## PROBLEM STATEMENT
Your task is to write out the lines from the line containing "How far is the point" through the last line of the material, exactly.

** begin INFORMATION SUPPLIED **

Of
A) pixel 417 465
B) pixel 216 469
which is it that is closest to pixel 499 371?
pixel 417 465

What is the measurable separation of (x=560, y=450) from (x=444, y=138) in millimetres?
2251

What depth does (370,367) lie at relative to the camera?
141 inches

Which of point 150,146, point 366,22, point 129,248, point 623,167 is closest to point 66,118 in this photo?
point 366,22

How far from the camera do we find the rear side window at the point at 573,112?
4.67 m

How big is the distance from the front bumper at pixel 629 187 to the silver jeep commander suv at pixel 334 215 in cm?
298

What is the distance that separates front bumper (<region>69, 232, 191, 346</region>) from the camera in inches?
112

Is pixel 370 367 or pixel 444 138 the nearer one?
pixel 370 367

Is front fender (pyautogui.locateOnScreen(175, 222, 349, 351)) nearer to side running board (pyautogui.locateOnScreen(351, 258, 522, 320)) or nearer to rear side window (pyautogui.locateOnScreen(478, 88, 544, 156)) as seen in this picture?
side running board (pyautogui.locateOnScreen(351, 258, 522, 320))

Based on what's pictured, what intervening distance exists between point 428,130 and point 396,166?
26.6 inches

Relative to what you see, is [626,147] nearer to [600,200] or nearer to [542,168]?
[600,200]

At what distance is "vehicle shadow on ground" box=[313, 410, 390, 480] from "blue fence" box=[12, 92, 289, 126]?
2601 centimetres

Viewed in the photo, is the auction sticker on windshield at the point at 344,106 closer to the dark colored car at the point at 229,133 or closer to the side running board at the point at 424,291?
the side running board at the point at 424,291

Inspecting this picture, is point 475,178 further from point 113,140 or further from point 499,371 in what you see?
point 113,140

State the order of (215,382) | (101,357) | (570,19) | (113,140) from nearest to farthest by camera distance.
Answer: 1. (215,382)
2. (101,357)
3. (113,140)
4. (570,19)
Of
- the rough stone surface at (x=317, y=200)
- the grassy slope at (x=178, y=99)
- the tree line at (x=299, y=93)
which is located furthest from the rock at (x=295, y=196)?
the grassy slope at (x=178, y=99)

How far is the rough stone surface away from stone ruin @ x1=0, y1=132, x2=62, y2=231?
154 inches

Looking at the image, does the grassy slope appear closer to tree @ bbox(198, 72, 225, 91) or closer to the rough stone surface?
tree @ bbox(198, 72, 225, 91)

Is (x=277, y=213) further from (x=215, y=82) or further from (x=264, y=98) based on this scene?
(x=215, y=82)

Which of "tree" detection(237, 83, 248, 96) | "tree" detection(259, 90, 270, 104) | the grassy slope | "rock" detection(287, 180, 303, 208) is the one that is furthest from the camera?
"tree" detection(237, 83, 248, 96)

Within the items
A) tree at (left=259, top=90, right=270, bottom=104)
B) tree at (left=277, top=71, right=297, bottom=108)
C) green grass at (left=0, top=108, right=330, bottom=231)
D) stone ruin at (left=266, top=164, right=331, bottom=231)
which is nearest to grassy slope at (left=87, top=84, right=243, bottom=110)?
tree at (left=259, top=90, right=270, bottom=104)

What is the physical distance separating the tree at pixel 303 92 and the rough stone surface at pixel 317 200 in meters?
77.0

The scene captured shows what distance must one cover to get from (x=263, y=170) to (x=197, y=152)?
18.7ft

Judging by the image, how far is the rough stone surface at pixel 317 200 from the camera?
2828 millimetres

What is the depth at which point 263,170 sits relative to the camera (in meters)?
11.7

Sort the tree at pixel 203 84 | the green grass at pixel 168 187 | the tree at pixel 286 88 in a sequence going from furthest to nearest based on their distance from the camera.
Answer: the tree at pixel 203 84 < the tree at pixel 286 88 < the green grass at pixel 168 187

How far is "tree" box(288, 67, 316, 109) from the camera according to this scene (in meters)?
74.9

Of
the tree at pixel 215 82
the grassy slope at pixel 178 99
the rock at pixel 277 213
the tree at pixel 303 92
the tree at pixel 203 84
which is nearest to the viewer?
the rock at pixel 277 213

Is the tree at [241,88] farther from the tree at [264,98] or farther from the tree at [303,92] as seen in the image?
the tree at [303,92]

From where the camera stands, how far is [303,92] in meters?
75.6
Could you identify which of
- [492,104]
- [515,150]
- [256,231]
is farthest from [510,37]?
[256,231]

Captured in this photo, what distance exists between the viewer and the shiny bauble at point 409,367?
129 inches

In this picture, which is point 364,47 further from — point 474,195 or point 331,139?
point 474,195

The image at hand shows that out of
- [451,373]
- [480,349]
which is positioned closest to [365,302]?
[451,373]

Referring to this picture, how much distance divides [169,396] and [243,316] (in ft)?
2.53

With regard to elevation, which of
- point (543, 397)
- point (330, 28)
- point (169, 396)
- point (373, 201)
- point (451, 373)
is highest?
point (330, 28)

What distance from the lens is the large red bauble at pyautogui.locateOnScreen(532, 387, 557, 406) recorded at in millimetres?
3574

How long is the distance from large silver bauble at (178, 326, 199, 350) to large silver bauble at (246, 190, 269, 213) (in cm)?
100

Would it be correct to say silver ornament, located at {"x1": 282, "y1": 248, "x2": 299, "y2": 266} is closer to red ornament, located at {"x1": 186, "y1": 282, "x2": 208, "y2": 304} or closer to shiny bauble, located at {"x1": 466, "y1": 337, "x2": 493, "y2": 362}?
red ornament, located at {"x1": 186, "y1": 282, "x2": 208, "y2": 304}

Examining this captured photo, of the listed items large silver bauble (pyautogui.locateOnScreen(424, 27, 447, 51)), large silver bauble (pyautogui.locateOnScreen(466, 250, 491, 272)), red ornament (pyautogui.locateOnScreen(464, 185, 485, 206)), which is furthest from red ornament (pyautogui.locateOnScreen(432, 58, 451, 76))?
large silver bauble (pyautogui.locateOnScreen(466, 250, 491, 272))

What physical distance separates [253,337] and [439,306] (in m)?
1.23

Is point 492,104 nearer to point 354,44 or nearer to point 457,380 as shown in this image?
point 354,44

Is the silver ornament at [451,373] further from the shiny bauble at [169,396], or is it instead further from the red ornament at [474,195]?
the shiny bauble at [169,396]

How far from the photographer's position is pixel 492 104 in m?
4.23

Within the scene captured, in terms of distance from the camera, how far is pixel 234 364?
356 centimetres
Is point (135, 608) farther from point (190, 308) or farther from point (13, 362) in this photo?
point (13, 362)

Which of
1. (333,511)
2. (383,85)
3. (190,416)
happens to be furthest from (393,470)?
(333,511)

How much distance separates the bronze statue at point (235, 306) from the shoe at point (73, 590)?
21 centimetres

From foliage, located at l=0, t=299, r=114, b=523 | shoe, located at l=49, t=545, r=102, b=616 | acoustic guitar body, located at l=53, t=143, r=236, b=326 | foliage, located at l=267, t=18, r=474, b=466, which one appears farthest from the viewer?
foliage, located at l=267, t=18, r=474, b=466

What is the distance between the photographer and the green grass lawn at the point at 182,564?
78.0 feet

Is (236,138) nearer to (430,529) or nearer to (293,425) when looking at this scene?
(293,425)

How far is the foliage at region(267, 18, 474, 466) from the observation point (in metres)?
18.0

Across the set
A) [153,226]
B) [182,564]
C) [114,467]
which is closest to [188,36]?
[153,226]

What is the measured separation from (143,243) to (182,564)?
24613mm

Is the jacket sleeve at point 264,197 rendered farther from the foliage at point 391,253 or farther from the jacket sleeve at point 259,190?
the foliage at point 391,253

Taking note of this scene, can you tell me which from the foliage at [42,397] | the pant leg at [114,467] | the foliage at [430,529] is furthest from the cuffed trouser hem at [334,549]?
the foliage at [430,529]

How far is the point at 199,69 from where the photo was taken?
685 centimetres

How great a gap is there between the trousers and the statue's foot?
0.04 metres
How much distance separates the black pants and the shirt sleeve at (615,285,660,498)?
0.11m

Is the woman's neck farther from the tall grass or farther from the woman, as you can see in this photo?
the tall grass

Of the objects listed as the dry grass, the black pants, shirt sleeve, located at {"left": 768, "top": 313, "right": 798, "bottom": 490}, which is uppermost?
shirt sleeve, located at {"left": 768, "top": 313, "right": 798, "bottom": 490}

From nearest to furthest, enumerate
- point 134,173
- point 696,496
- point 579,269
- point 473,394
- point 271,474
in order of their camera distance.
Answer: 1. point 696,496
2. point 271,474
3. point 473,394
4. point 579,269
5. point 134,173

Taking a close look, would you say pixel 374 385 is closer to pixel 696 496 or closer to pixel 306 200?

** end INFORMATION SUPPLIED **

## RESPONSE TO THE TASK
How far is the point at 199,69 from where the photo was taken?
685 centimetres

How great a gap is there between the trousers and the statue's foot?
0.04 metres
How much distance separates the black pants and the shirt sleeve at (615,285,660,498)?
0.11m

Is the woman's neck farther from the tall grass or farther from the woman, as you can see in this photo?
the tall grass

Of the objects listed as the dry grass, the black pants, shirt sleeve, located at {"left": 768, "top": 313, "right": 798, "bottom": 490}, which is uppermost?
shirt sleeve, located at {"left": 768, "top": 313, "right": 798, "bottom": 490}

From nearest to furthest, enumerate
- point 134,173
- point 696,496
- point 579,269
- point 473,394
- point 271,474
in order of their camera distance.
Answer: 1. point 696,496
2. point 271,474
3. point 473,394
4. point 579,269
5. point 134,173

Taking a close look, would you say pixel 374 385 is closer to pixel 696 496 or closer to pixel 306 200?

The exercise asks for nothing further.